| My dear friend, State Senate Majority Leader Joe Bruno, has been talking a lot lately about how the Governor has his priorities wrong. He's been saying that the Governor is ignoring the issues that concern New Yorkers most, like reinstating the death penalty for cop killers apparently, in favor of extending full marriage equality to everyone in the state. Personally, I think Bruno is full of it and I can show you so in black and white.
Yesterday, Joe's Senate majority yielded to the, ahem, overwhelming public demand to pay our legislators more money by valiantly voting to raise his own pay. Unfortunately for Uncle Joe, the Governor and the Senate Democrats demand that lawmakers earn a pay raise by passing some significant reforms before bellying up to the trough.
Pay hikes for judges and lawmakers that just a week ago seemed like a sure thing all but evaporated Monday as Senate Democrats sided with Gov. Eliot Spitzer in demanding raises be linked to campaign finance reform.
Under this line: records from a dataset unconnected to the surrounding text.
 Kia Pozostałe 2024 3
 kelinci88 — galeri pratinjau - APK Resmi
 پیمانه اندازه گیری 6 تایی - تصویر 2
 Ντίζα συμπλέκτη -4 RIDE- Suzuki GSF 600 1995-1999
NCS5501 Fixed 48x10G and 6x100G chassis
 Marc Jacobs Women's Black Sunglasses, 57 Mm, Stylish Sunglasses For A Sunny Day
The abrupt change of events culminated with a speech by Bruno on the Senate floor, chiding Minority Leader Malcolm Smith, D-Queens, for supporting Spitzer.
"Senate Democrats have proven once again that they cannot stand on their own feet or act independent of the governor," said Bruno, R-Brunswick. "Yes, you have a right to change your mind, yes, you do senator, but I don't believe you have a right to walk away from people who send you here and cave in to this governor every time he intimidates you."
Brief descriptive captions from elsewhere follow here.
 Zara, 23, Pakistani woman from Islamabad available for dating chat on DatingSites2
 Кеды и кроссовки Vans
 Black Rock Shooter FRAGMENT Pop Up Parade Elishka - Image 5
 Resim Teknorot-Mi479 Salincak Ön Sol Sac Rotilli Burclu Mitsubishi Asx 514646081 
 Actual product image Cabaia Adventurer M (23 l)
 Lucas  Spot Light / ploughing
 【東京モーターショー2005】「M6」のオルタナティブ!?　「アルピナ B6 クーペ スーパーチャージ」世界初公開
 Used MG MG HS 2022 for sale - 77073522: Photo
A question for Mr. Bruno: Do you really believe that the people sent you folks to Albany to raise your pay for a part time job or, ya know, maybe to do what you can to reform the mess people like you have spent decades creating?
I think Malcolm gets much closer to the actual will of the people here:
"We will oppose this bill absent an agreement by the majority to embrace meaningful campaign finance reform," Smith said. "The public has spoken, message received, message delivered."
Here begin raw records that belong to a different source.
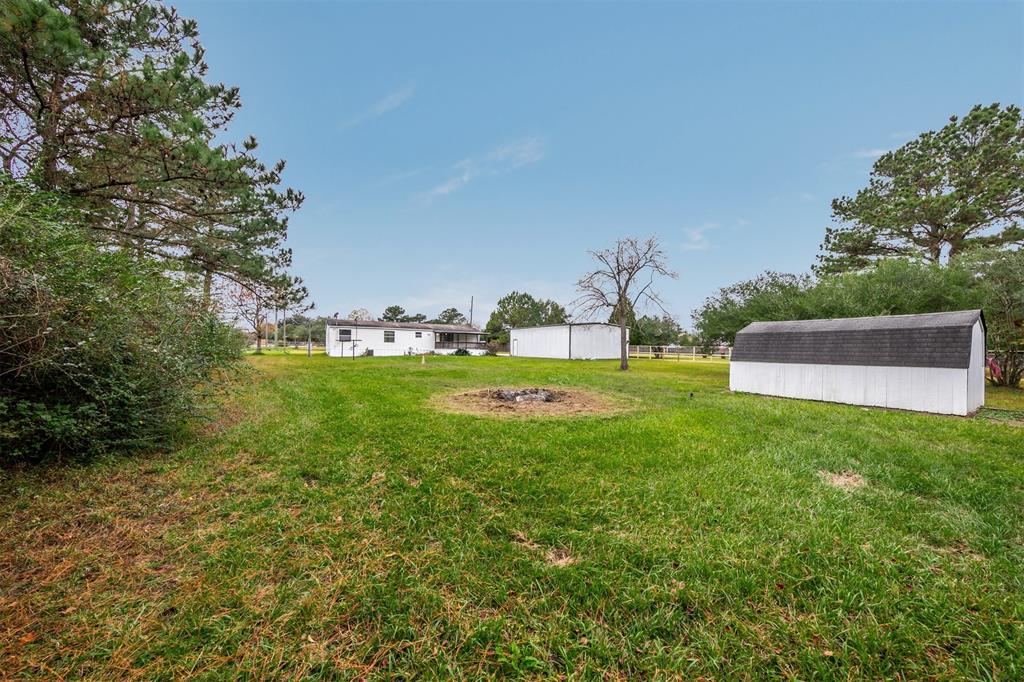 16718 W Longwood Meadows Drive, Cypress, TX 77429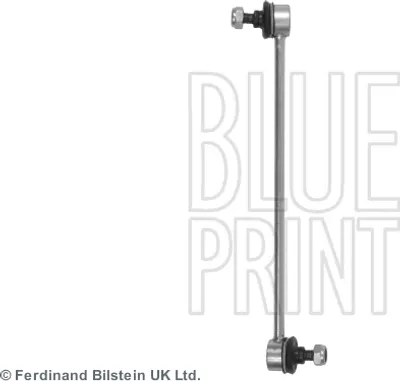 Produktbild von BLUE PRINT Koppelstange Stabilisator für TOYOTA Camry Limousine (V2) Vorne Links ADT38523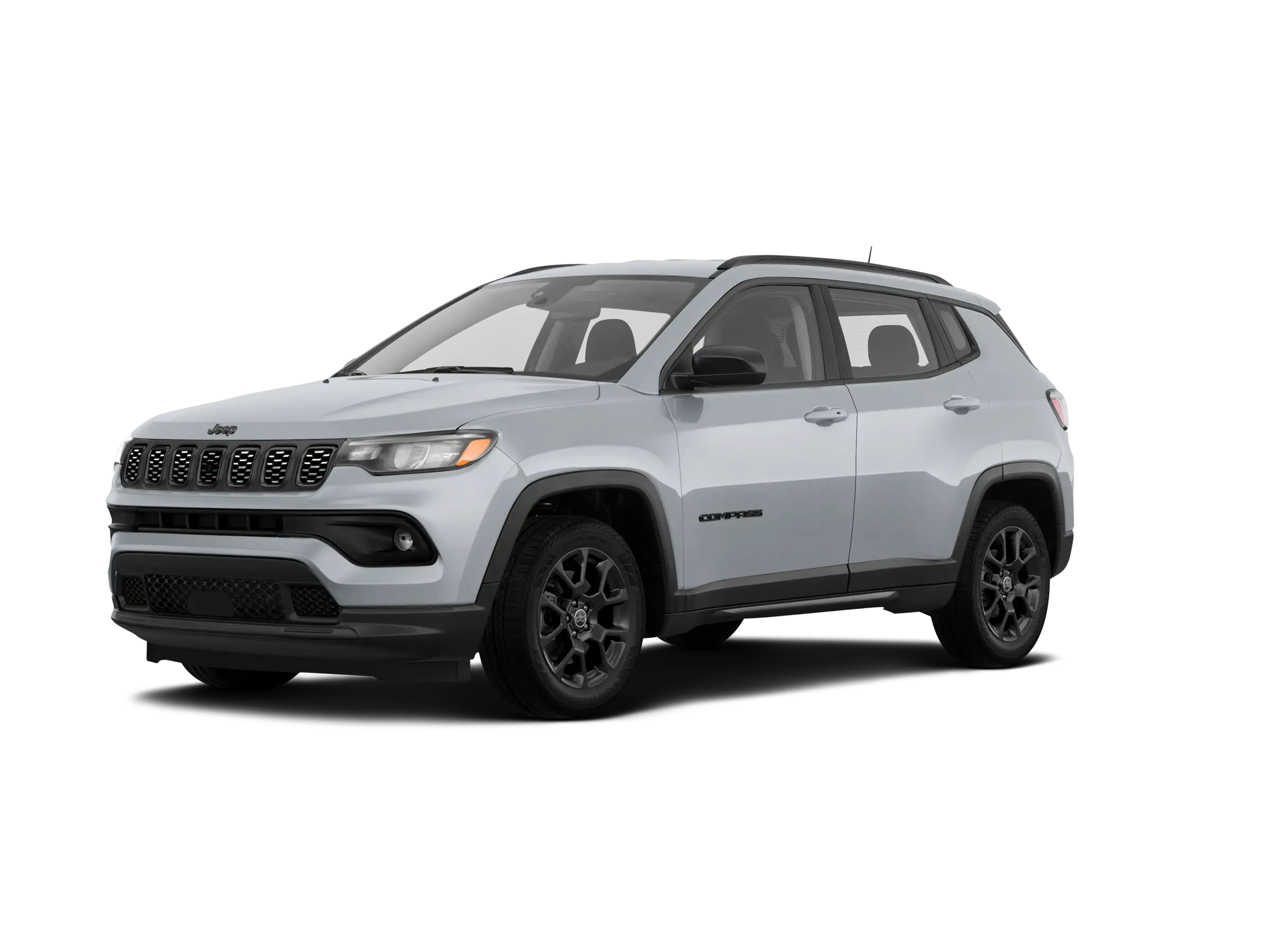 2026 Jeep Compass Altitude 4X4 photo 1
Meanwhile, the State Assembly tackles an actual problem of great concern to "the people" on the flip... |
| While Bruno was having a hissy over an issue that isn't even a minor blip on the public radar, the Assembly was dealing with THE issue on the minds of Americans from coast to coast when they passed a resolution opposing our President's escalation of the Iraq war and urging him not to veto the supplemental funding bill sent to him by a newly Democratic Congress.
Weighing into foreign policy, the state Assembly passed a resolution Monday night urging President Bush not to veto a bill passed by Congress that calls for a timetable for the withdrawal of American troops from Iraq.
The symbolic action by the Democrat-dominated house was designed to help the Democrat-controlled Congress in its battle with Bush, a Republican, over policy in Iraq.
The resolution, while expressing support for American troops, also states that Assembly members "respectfully urge President George W. Bush to reconsider his stated intention to veto H.R. 1591 and to sign this important legislation into law."
The measure links continued funding for the war with deadlines for bringing troops home.
The resolution points out that 149 troops from New York have died in the Iraq war, (out of a total of more than 3,300) and another 1,400 wounded (out of a total of more than 24,000).
"The solution to this conflict is political, not military," said Assemblyman Andriano Espiallat, D-Manhattan. "It is time for our troops to come back home."
Is this a symbolic gesture? Sure it is. I'm afraid nothing is going to dissuade our idiot President from digging our country deeper and deeper into the bloody sands of Iraq. That's just a fact.
But, somebody has to do something. Ending the spectacularly disastrous war in Iraq is the great moral issue of our time. It is of enormous concern to New York, the nation and the world.